**Data records:**
● ● ● ●
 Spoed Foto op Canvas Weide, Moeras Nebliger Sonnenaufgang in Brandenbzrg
● ● ● ●
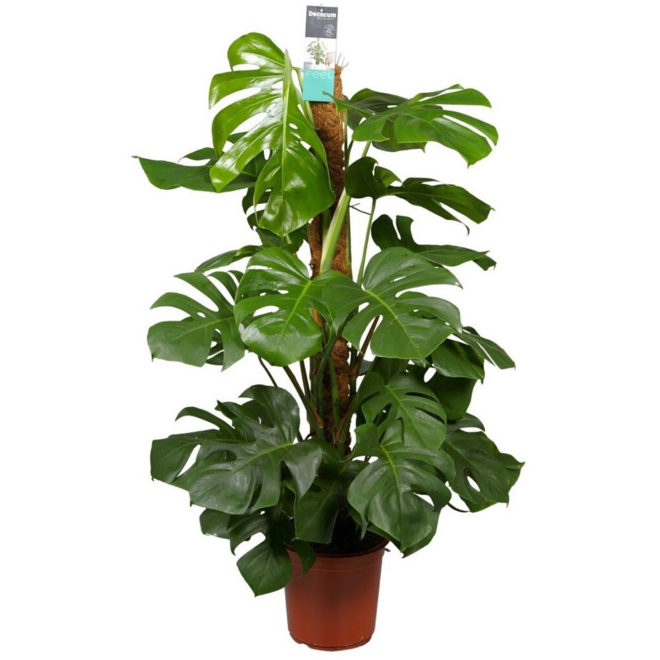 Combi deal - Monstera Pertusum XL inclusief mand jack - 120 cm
● ● ● ●
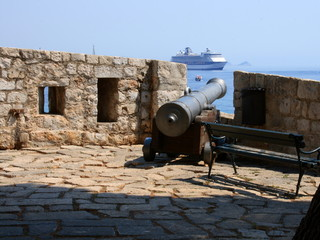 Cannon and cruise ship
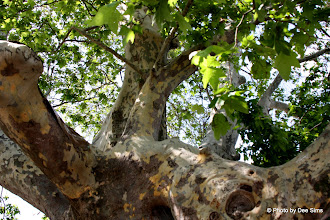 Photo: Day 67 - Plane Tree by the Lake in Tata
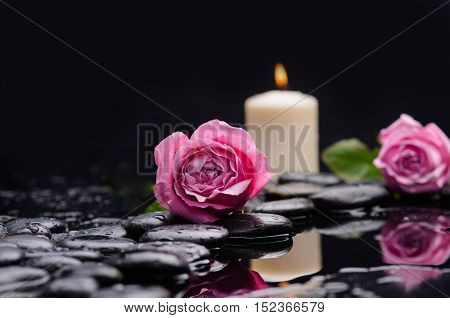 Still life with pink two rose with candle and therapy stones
● ● ● ●
**About this task:** Range to copy from the records above: the line containing "Cannon and cruise ship" to the line containing "Still life with", both included. Output those lines exactly and only those, skipping pictures.

**Completed task:**
 Cannon and cruise ship
 Photo: Day 67 - Plane Tree by the Lake in Tata
 Still life with pink two rose with candle and therapy stones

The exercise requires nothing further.